Owing to the fact the quad was the best part of two decades old and Merzouga lacks any sort of dedicated, well-stocked motor factor it was suggested the best course of action may be salvage. But where to find another twenty-year-old Suzuki clone here on the edge of the desert? With that enquiries were made, a throughly make-do set of tools stowed and, as Moroccans with time on their hands are wont to do, we headed for a coffee.
The mechanic, Abdul, was a small man in his sixties from Rabat with a sunny disposition and numerous, fine laughter lines at the corners of his eyes. He was on holiday but had been drafted in for what was now looking like an inevitable engine rebuild. In between messages from a girlfriend in Strasbourg he mentioned his time as a head mechanic on the long-line trawlers sailing from Essaouira.
‘The boats go out for anything from four days, a week.’ he began. ‘Captain, co-captain, mechanic, co-mechanic and twenty crew. Perhaps.’
When Malte enquired wether sea-sickness was a problem the reply was an immediate and emphatic yes. A great number of the crew would suffer this first time on the ocean but with the help of a little alcohol they were soon ‘reborn‘.
‘On the boat everyone drinks,’ he grinned. ‘The captain drinks, the sailors drink. But the captain must not know the sailors. And sailors must not know the captain.’
The old man smiled at this thought but even as it lingered in his eyes he stared out across the red sand-sea of Erg Chebbi.
‘I don’t work the boats any longer,’ he confided. ‘Two years ago I lost my best friend to the ocean.’
Abdul, by his own account, had seen and survived storms and ten metre swells without issue but this loss had come, as so many do, out of the blue. ‘We were working the lines, letting out the nets and we had to jam the spool with an iron bar,’ he reminisced. ‘I was standing next to my friend, my brother, and he asked me to pass the bar. I turn to fetch it and when I turn back he was gone.’
‘The line caught his clothes. Dragged him away and pulled him under. I tried to jump in to help but the crew pulled me back. “Is it better to lose one man or both?” they asked.
‘Inshallah.’ he shrugged. ‘I cried but I did not follow him. To turn the boat around we would have had to take in the nets. That would have taken a half hour. We didn’t even look for him. The Atlantic, fuck.’
We met again the next day to see what, if any, progress there had been. A replacement gasket had indeed been located – in Casablanca. We were informed this would take at least a couple of days to arrive, seeing as this was undoubtably a massive understatement being, as we were, in Africa. Having both agreed on a contribution we were happy to pay and began to plan our now overdue departure.
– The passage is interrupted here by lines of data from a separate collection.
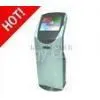Utility Bill Payment Ticket Vending Kiosk With Magnetic Cardreader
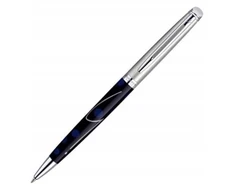 Waterman Hémisphère Special Edition Agnes rašiklis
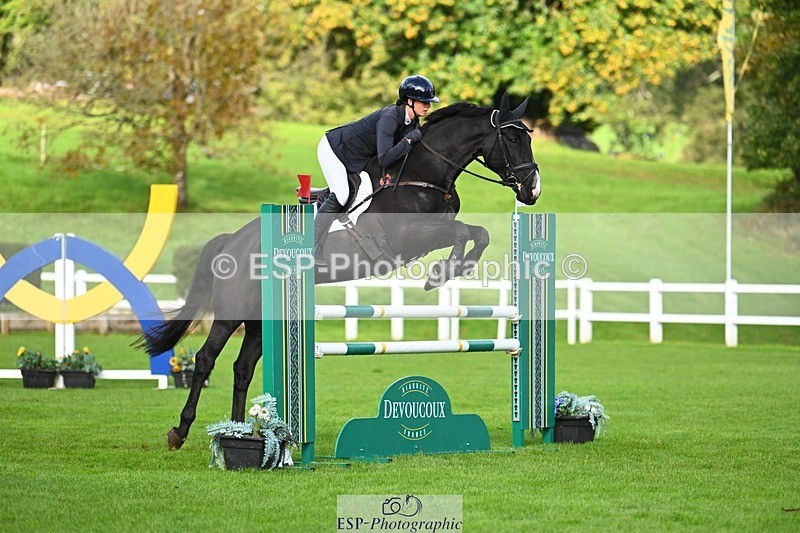 231020-114011-06571 - 118-JUMBELISSA-Hollie.Swain-SJ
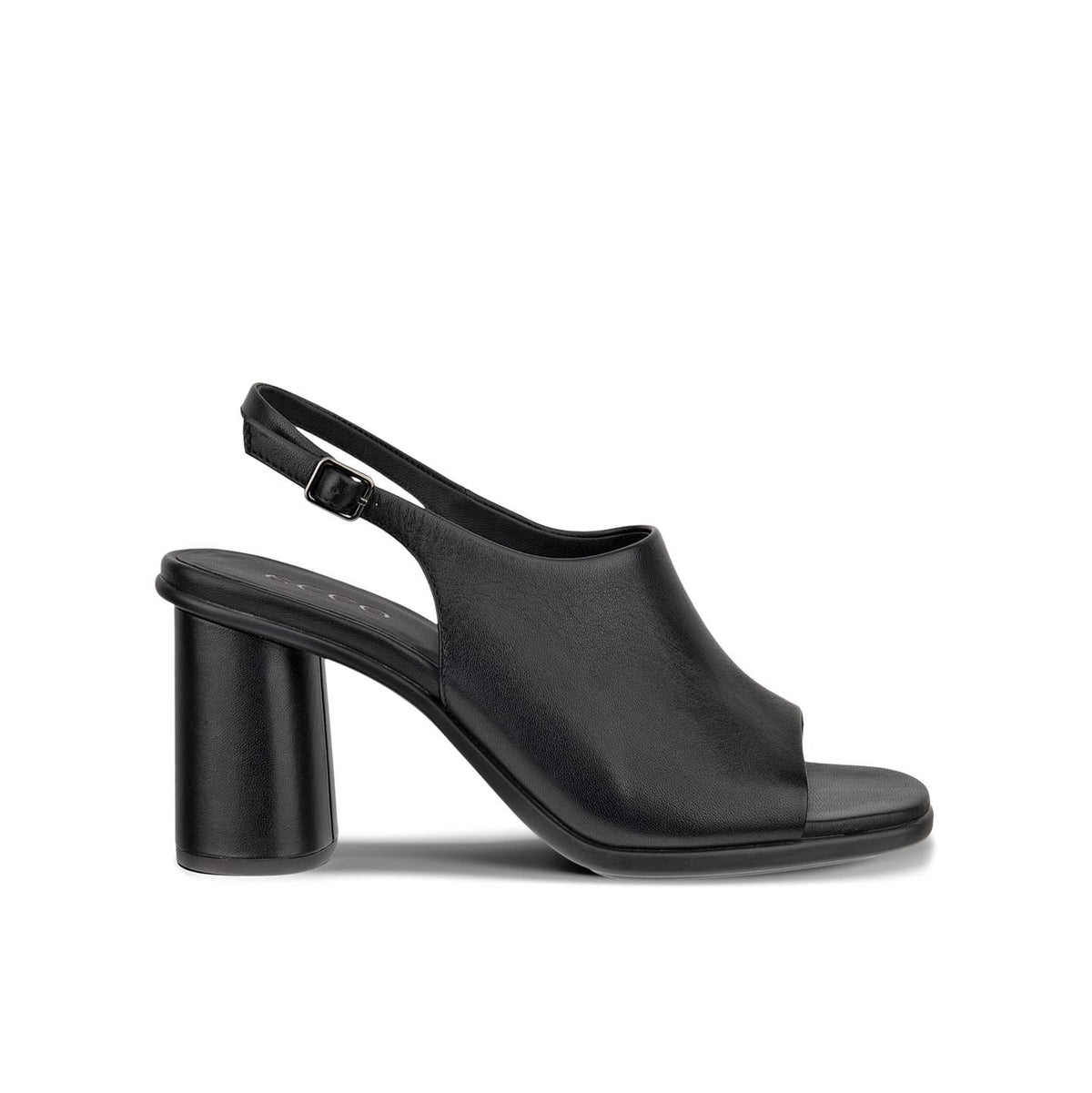 ECCO Sculpted Alba 65 Women Black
Had the owner demanded payment rather than ask for a contribution we would have gone with our host’s original advice on the matter; ‘If is small problem, you help. If is big problem with engine, fuck them.’ Instead, not wanting to see Abdul out of pocket for his help, I left my part with the hostel and laid the issue to rest in my mind.
If that was the conclusion of this little tale it would have restored some of my faith in Morocco. Yet unfortunately I found myself hounded onto the bus with demands of the original rental fee on top of the wedge, by local standards, I’d already handed over. This, I suspect, is the fundamental problem with Morocco – the country has a lot to give and is happy to do so but make no mistake it expects something, often a disproportionate amount, in return.